The title of this was a wonderful phrase, I found while reading, is attributed to a person called O. Wesley Jnr. In his writing, he went on to say that it could be hard to be a Christian in the first century. Remember, back then most Christians were Jews: if you were a Jew who was a Christian, other Jews who didn’t believe in Jesus said you sold out the faith and the traditions of Israel because you claim Jesus is the Messiah and allow Gentiles in your community.

Or if you were a Gentile who was a Christian and other Romans saw you hanging around with Jews and talking about a Messiah, they said you joined a cult. They expected you at any minute to be hanging out at the airport with a tambourine, selling carnations, asking people if they’re saved, and handing out pamphlets that explain five steps to get to heaven.
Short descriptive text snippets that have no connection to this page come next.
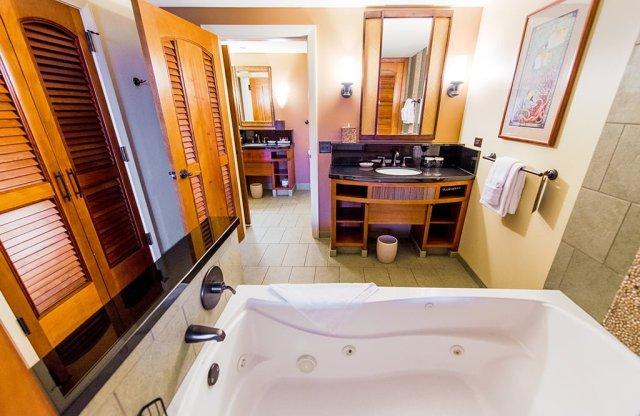 aulani-bathtub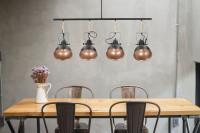 Osvetlenie nad jedálenským stolom v industriálnom štýle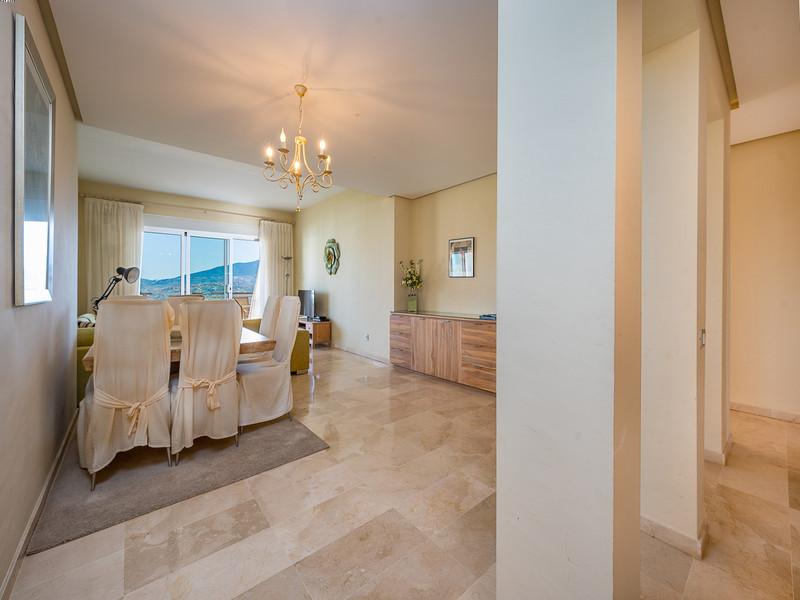 Apartamento Planta Media a la venta en La Cala de Mijas – R132011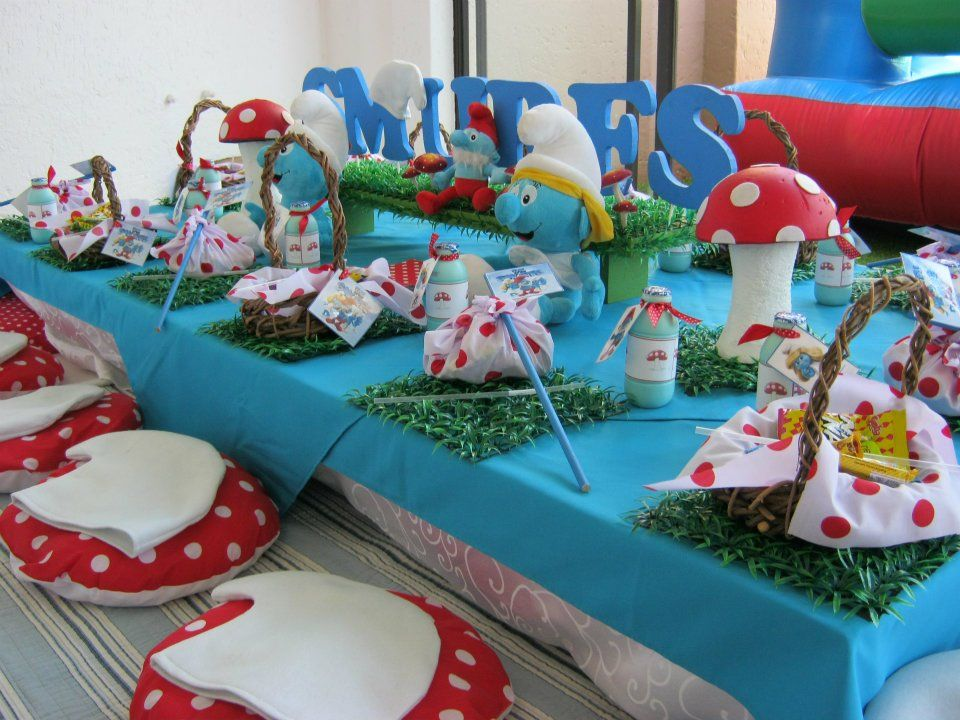 smurfs party by anniversaire schtroumpf pinterest anniversaires en. Black Bedroom Furniture Sets. Home Design Ideas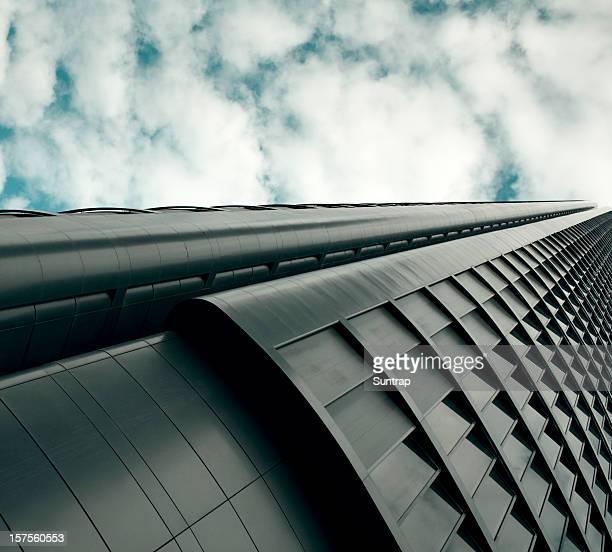 Futuristico edificio sul cielo nuvoloso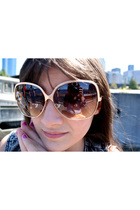 sunglasses - vest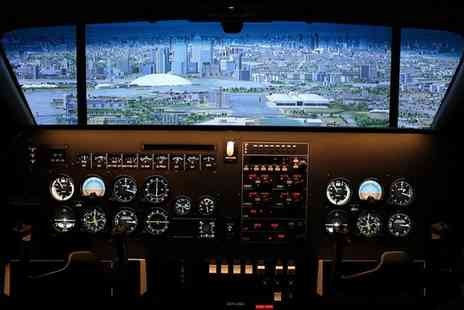 Icarus Simulation - 30 Minute Junior Pilot Taster or Up to 60 Minute Flight Simulator Experience  - Save 40%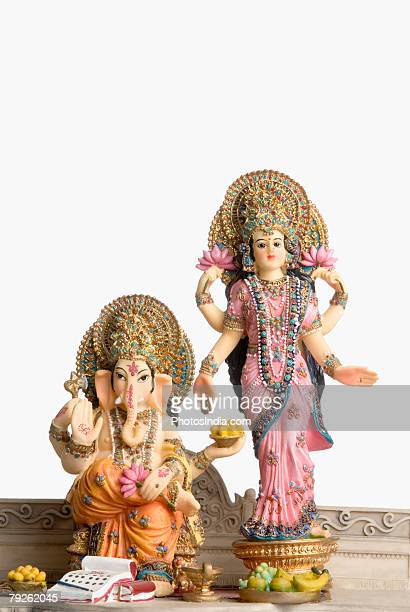 statue of god ganesha and goddess laxmi - goddess lakshmi stock pictures, royalty-free photos & images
There was risk and cost to being a Christian back in the first century. You could lose family, friends, livelihood. In some rare circumstances, you might even lose your life.

Maybe you had joined the church thinking God would suddenly make everything go your way. Or maybe you thought Jesus would return on the clouds at any moment so it was okay if things were tough for a short period because you would be in paradise just over the next hill. But things weren’t okay, and Jesus didn’t return. So, the early followers of Jesus asked: Is it really worth it? All the sacrifices? All the danger? All the risks? All the changes? You’ve sold the entirety of your old life to buy into this new life. But is this new life worth it?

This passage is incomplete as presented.